# [EXERCISE]
Turn all of the data below into a numbered list with one line per item, dropping any blank lines and leaving out the pictures.

# [AVAILABLE RECORDS]
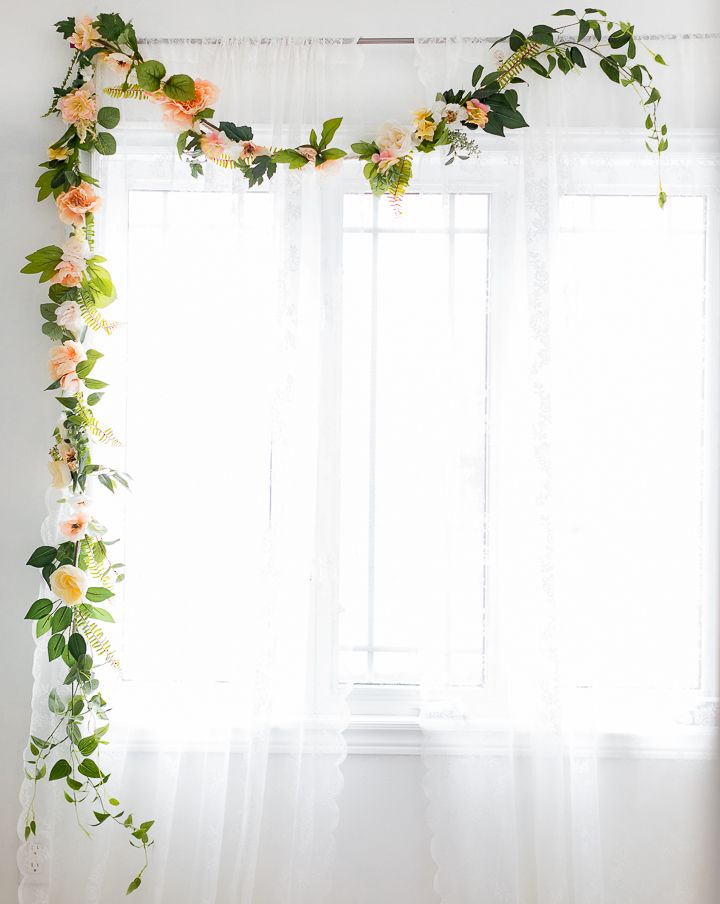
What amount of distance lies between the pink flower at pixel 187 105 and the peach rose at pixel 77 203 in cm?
25

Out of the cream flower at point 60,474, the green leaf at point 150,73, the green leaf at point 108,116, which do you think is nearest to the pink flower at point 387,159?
the green leaf at point 150,73

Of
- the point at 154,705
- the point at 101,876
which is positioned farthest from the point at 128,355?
the point at 101,876

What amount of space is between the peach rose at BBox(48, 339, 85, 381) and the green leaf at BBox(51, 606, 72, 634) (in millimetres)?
534

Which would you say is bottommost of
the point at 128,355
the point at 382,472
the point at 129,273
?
the point at 382,472

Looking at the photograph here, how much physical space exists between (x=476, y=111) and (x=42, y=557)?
55.6 inches

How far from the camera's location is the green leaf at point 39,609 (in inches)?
66.3

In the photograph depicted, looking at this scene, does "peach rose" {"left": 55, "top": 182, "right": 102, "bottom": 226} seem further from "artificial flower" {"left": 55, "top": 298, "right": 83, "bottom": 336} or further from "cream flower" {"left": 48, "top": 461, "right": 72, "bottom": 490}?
"cream flower" {"left": 48, "top": 461, "right": 72, "bottom": 490}

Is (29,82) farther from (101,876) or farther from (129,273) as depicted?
(101,876)

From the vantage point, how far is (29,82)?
1.79m

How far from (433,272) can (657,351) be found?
1.89ft

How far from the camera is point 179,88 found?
162cm

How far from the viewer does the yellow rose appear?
1.65 meters

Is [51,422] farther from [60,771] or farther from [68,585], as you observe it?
[60,771]

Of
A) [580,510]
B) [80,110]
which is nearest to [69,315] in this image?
[80,110]
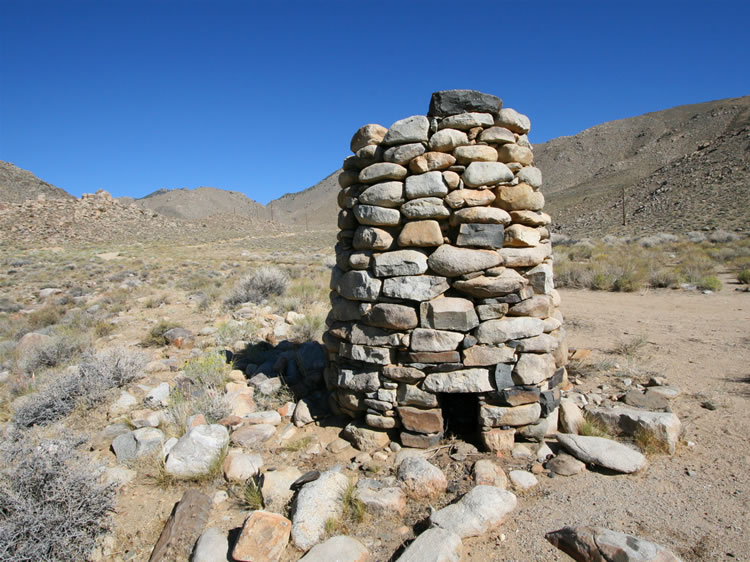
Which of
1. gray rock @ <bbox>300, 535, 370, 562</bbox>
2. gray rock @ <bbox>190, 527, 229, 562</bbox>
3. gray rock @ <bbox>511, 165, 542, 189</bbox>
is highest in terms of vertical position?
gray rock @ <bbox>511, 165, 542, 189</bbox>

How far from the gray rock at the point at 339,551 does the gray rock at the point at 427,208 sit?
245 centimetres

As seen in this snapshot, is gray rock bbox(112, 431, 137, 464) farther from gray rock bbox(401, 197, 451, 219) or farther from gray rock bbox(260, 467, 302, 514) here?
gray rock bbox(401, 197, 451, 219)

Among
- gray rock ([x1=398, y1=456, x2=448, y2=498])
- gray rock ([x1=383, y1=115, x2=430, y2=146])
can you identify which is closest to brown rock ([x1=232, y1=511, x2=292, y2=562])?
gray rock ([x1=398, y1=456, x2=448, y2=498])

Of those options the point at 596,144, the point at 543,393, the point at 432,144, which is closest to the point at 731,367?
the point at 543,393

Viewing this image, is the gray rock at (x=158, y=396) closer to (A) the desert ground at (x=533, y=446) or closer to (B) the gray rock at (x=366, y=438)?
(A) the desert ground at (x=533, y=446)

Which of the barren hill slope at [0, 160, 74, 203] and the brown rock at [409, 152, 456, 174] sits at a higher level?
the barren hill slope at [0, 160, 74, 203]

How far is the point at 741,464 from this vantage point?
123 inches

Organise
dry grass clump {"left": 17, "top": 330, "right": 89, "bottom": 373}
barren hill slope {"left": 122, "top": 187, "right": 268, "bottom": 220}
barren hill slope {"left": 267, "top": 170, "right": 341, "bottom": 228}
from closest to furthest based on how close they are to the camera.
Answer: dry grass clump {"left": 17, "top": 330, "right": 89, "bottom": 373} < barren hill slope {"left": 122, "top": 187, "right": 268, "bottom": 220} < barren hill slope {"left": 267, "top": 170, "right": 341, "bottom": 228}

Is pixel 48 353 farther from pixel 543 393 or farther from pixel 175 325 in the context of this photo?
pixel 543 393

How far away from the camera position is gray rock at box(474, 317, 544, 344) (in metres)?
3.51

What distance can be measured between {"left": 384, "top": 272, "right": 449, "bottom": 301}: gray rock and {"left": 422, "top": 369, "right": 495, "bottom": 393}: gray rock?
0.67 metres

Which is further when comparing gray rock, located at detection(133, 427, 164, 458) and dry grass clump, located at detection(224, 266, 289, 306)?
dry grass clump, located at detection(224, 266, 289, 306)

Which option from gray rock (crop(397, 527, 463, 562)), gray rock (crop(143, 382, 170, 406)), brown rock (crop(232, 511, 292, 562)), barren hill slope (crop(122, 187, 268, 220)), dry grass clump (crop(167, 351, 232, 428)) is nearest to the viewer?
gray rock (crop(397, 527, 463, 562))

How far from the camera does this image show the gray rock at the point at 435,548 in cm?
231
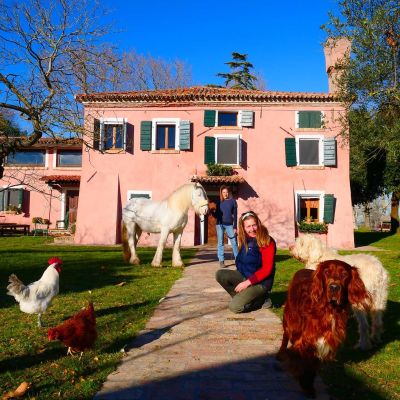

# [TASK ANSWER]
1. What amount of distance lies between the pink flower at pixel 187 105 and the peach rose at pixel 77 203 in cm?
2. 25
3. Out of the cream flower at point 60,474, the green leaf at point 150,73, the green leaf at point 108,116, which do you think is nearest to the pink flower at point 387,159?
4. the green leaf at point 150,73
5. Of
6. - the point at 154,705
7. - the point at 101,876
8. which is positioned farthest from the point at 128,355?
9. the point at 101,876
10. What amount of space is between the peach rose at BBox(48, 339, 85, 381) and the green leaf at BBox(51, 606, 72, 634) (in millimetres)?
11. 534
12. Which would you say is bottommost of
13. the point at 128,355
14. the point at 382,472
15. the point at 129,273
16. ?
17. the point at 382,472
18. Looking at the photograph here, how much physical space exists between (x=476, y=111) and (x=42, y=557)?
19. 55.6 inches
20. How far from the camera's location is the green leaf at point 39,609 (in inches)?
21. 66.3
22. In the photograph depicted, looking at this scene, does "peach rose" {"left": 55, "top": 182, "right": 102, "bottom": 226} seem further from "artificial flower" {"left": 55, "top": 298, "right": 83, "bottom": 336} or further from "cream flower" {"left": 48, "top": 461, "right": 72, "bottom": 490}?
23. "cream flower" {"left": 48, "top": 461, "right": 72, "bottom": 490}
24. Is (29,82) farther from (101,876) or farther from (129,273) as depicted?
25. (101,876)
26. From the vantage point, how far is (29,82)?
27. 1.79m
28. How far from (433,272) can (657,351) be found?
29. 1.89ft
30. How far from the camera is point 179,88 found?
31. 162cm
32. How far from the viewer does the yellow rose appear?
33. 1.65 meters
34. Is [51,422] farther from [60,771] or farther from [68,585], as you observe it?
35. [60,771]
36. Of
37. A) [580,510]
38. B) [80,110]
39. which is nearest to [69,315] in this image?
40. [80,110]
41. Which of
42. 1. gray rock @ <bbox>300, 535, 370, 562</bbox>
43. 2. gray rock @ <bbox>190, 527, 229, 562</bbox>
44. 3. gray rock @ <bbox>511, 165, 542, 189</bbox>
45. is highest in terms of vertical position?
46. gray rock @ <bbox>511, 165, 542, 189</bbox>
47. How far from the gray rock at the point at 339,551 does the gray rock at the point at 427,208 sit?
48. 245 centimetres
49. As seen in this snapshot, is gray rock bbox(112, 431, 137, 464) farther from gray rock bbox(401, 197, 451, 219) or farther from gray rock bbox(260, 467, 302, 514) here?
50. gray rock bbox(401, 197, 451, 219)
51. Among
52. - gray rock ([x1=398, y1=456, x2=448, y2=498])
53. - gray rock ([x1=383, y1=115, x2=430, y2=146])
54. can you identify which is closest to brown rock ([x1=232, y1=511, x2=292, y2=562])?
55. gray rock ([x1=398, y1=456, x2=448, y2=498])
56. Of those options the point at 596,144, the point at 543,393, the point at 432,144, which is closest to the point at 731,367?
57. the point at 543,393
58. Viewing this image, is the gray rock at (x=158, y=396) closer to (A) the desert ground at (x=533, y=446) or closer to (B) the gray rock at (x=366, y=438)?
59. (A) the desert ground at (x=533, y=446)
60. Which of the barren hill slope at [0, 160, 74, 203] and the brown rock at [409, 152, 456, 174] sits at a higher level?
61. the barren hill slope at [0, 160, 74, 203]
62. How far is the point at 741,464 from this vantage point?
63. 123 inches
64. Organise
65. dry grass clump {"left": 17, "top": 330, "right": 89, "bottom": 373}
66. barren hill slope {"left": 122, "top": 187, "right": 268, "bottom": 220}
67. barren hill slope {"left": 267, "top": 170, "right": 341, "bottom": 228}
68. from closest to furthest based on how close they are to the camera.
69. Answer: dry grass clump {"left": 17, "top": 330, "right": 89, "bottom": 373} < barren hill slope {"left": 122, "top": 187, "right": 268, "bottom": 220} < barren hill slope {"left": 267, "top": 170, "right": 341, "bottom": 228}
70. Is pixel 48 353 farther from pixel 543 393 or farther from pixel 175 325 in the context of this photo?
71. pixel 543 393
72. How far away from the camera position is gray rock at box(474, 317, 544, 344) (in metres)?
73. 3.51
74. What distance can be measured between {"left": 384, "top": 272, "right": 449, "bottom": 301}: gray rock and {"left": 422, "top": 369, "right": 495, "bottom": 393}: gray rock?
75. 0.67 metres
76. Which is further when comparing gray rock, located at detection(133, 427, 164, 458) and dry grass clump, located at detection(224, 266, 289, 306)?
77. dry grass clump, located at detection(224, 266, 289, 306)
78. Which option from gray rock (crop(397, 527, 463, 562)), gray rock (crop(143, 382, 170, 406)), brown rock (crop(232, 511, 292, 562)), barren hill slope (crop(122, 187, 268, 220)), dry grass clump (crop(167, 351, 232, 428)) is nearest to the viewer?
79. gray rock (crop(397, 527, 463, 562))
80. How far from the camera does this image show the gray rock at the point at 435,548 in cm?
81. 231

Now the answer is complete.